Não, não é. O maior desafio da minha carreira foi ganhar o primeiro campeonato, o segundo e o terceiro. Esses é que eram grandes desafios. Não quer dizer que o próximo seja fácil, será muito difícil. No F. C. Porto diz-se que quando termina um campeonato, o próximo é complicado. É a questão do alerta. Aqui, ninguém pode estar distraído. É difícil o F. C. Porto distrair-se. Caso contrário, o F. C. Porto perde.

Ficou surpreendido por ter renovado por duas épocas e não por uma como tinha acontecido nas épocas anteriores?

Não verdadeiramente. Sei o que está na cabeça do presidente, mas não serei eu a revelá-lo, como é óbvio.

O que se pode esperar do F. C. Porto nessas duas épocas?
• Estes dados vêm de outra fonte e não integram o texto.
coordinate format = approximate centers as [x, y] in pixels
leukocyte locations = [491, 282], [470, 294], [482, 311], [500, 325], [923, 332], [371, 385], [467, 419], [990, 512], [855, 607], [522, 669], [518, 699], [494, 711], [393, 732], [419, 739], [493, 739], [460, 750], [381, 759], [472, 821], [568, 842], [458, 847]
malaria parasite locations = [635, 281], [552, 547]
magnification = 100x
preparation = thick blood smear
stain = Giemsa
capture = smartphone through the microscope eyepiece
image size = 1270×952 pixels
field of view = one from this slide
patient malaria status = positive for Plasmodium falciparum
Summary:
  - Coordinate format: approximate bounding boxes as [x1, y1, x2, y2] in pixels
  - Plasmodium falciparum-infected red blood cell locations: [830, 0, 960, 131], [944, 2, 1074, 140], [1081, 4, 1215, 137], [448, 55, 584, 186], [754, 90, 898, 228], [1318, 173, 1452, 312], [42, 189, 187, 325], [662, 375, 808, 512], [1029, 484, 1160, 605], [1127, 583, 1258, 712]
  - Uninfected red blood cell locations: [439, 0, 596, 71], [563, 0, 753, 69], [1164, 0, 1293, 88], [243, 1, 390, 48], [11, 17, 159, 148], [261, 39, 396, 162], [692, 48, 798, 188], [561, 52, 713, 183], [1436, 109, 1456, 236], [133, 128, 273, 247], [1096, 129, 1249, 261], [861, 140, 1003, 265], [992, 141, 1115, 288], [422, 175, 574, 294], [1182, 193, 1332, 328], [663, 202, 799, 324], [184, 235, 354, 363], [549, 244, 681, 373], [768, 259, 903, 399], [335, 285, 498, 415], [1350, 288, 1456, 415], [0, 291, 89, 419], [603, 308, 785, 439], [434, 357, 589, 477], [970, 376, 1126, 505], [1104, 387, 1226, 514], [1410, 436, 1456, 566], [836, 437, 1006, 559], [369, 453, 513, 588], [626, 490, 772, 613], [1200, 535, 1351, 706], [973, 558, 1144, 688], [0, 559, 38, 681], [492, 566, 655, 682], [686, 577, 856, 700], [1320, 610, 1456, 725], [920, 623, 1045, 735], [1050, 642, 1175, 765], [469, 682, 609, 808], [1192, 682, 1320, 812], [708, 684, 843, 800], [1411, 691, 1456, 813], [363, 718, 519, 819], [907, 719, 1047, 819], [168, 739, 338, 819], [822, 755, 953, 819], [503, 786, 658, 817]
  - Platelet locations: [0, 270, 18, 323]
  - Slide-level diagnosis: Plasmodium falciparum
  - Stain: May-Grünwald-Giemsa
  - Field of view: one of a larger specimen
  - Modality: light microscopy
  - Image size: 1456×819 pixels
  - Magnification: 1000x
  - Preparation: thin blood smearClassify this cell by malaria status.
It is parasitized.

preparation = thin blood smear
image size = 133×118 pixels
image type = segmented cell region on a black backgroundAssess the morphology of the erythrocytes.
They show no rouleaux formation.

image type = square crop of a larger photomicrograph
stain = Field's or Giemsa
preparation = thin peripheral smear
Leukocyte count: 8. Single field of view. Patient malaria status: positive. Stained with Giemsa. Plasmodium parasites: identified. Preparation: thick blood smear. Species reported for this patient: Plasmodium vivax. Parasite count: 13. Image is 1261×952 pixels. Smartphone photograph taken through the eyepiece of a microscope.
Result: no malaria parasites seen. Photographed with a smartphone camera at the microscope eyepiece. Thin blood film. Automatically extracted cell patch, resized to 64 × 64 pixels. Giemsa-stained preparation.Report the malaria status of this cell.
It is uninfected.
Ganhar dois campeonatos, passar aos oitavos-de-final da Liga dos Campeões, ganhar a Taça de Portugal e a Taça da Liga. São sempre esses os objectivos do F. C. Porto. Quem entrar aqui nos próximos 30 anos terá sempre esse bilhete à entrada. Também temos como objectivo proporcionar bons jogos, para termos o estádio cheio. Há outro objectivo no bilhete, que é o de potenciar os jogadores do F. C. Porto para o clube estar sempre pujante do ponto de vista económico. É preciso ter capacidade e consciência de que os jogadores do F. C. Porto entram sem ganhar nada e têm de sair a ganhar muito, eles e o clube.

Essa é uma das suas especialidades, potenciar jogadores...

Até se diz que 'o fulano ajuda a crescer os jogadores mais novos'. Isso é tanga. Quantos treinadores é que treinam com mais novos e não conseguem que eles evoluam. Quantos? A questão tem a ver com a formação do treinador. Eu fui capaz de fazer uma boa formação profissional. Isso ajuda-me a ganhar o que ganhei no F. C. Porto e em outros clubes e a construir uma história de 35 anos. Por outro lado, durante seis anos trabalhei na formação e isso foi fundamental na minha carreira para poder transmitir aquilo que pretendia.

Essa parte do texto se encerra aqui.